If, indeed, Prof, Babalakin was speaking for the federal government, then the second reason ASUU gave for calling the strike is no longer valid. He said the government was prepared to reopen talks with the university teachers’ union. We suggest that ASUU give the man the benefit of the doubt and return to the table, if only to test the government’s sincerity. What ASUU has said about the university system is true: It is in decay, but the decay is only symptomatic of the rot in the education sector. The two must needs be taken together, not separately. This is what the federal government said it would under a plan to declare a state of emergency in the sector sometime this November.
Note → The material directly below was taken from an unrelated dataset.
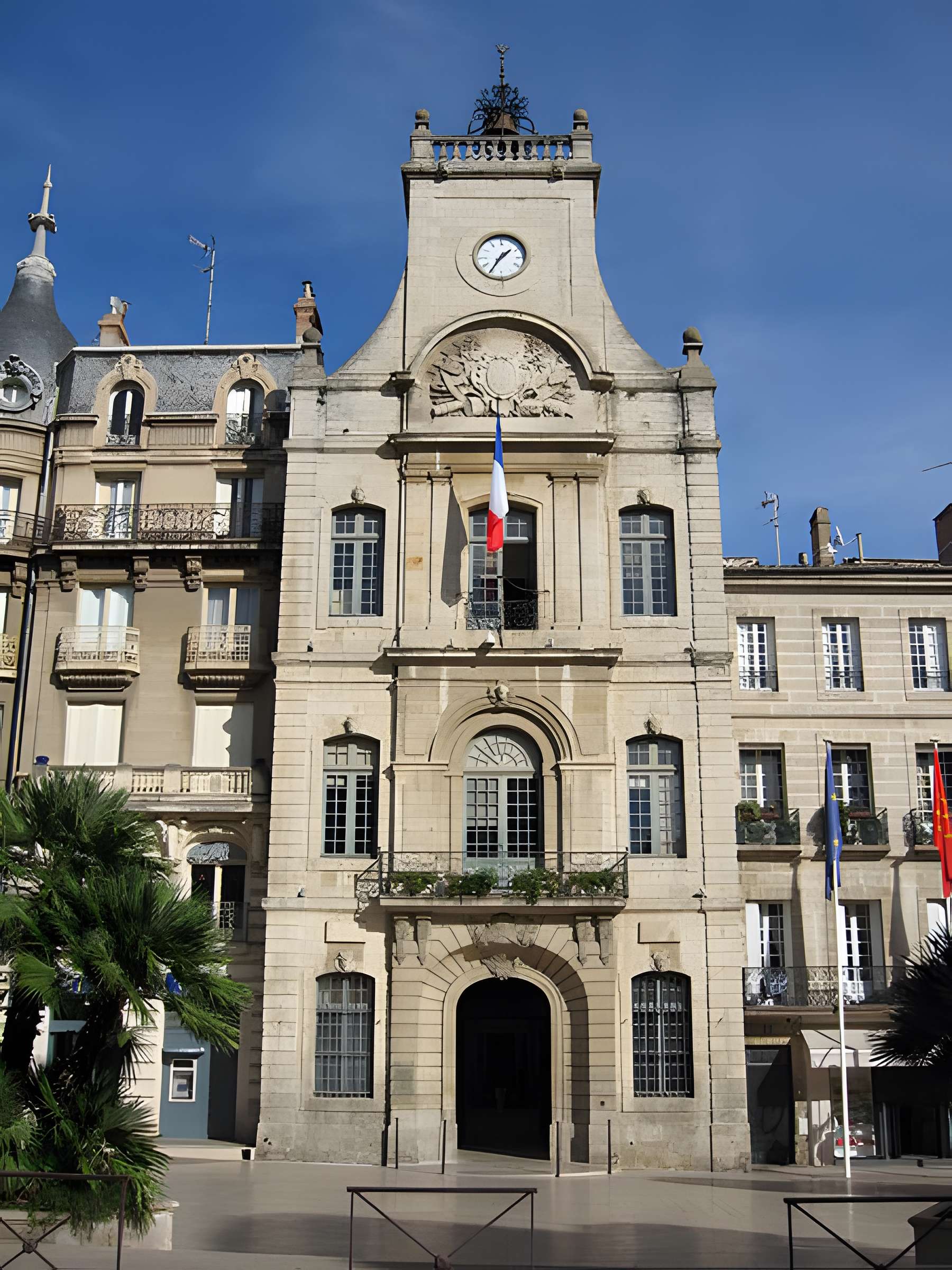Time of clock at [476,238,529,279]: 1:35
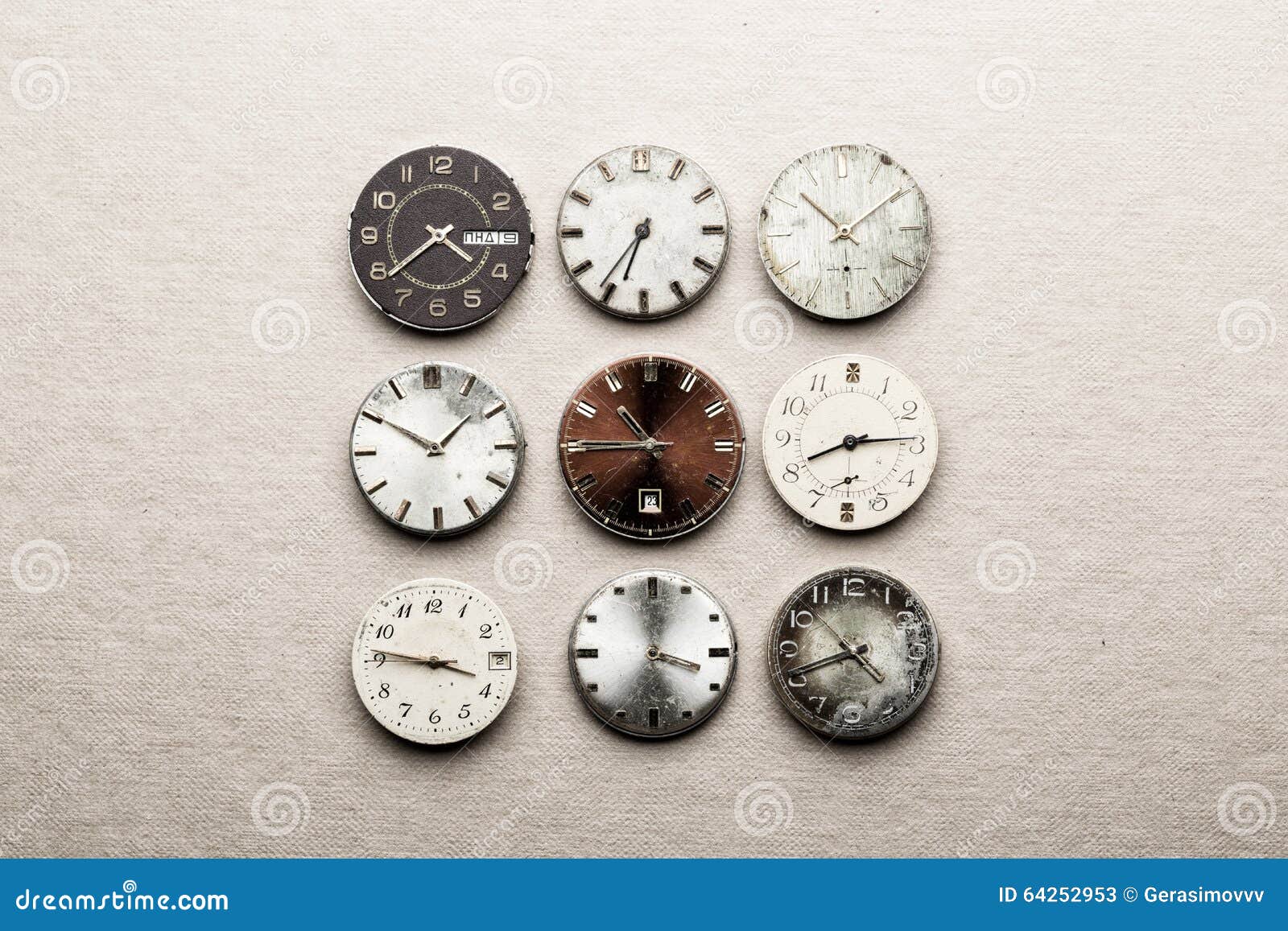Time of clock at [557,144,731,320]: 6:36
There is another reason why ASUU should consider calling off the strike. It is that the goodwill and understanding the union has gained should not be lost at the altar of grandstanding. The Nigerian Senate fully backs ASUU in this matter and has asked the FG to negotiate with it. The union should not draw a wrong conclusion from the ‘victory’ of NLC/TUC over the new national minimum wage palaver. NLC declared an industrial action because the government broke off talks that were already ongoing. In the ASUU case, the government says it is determined to find a lasting solution to the crisis in the university system. We urge that commonsense be allowed to prevail over blackmail and emotiveness. This ASUU should do in the interest of the nation, but particularly to secure the future of university students, a future that being endangered by the present strike.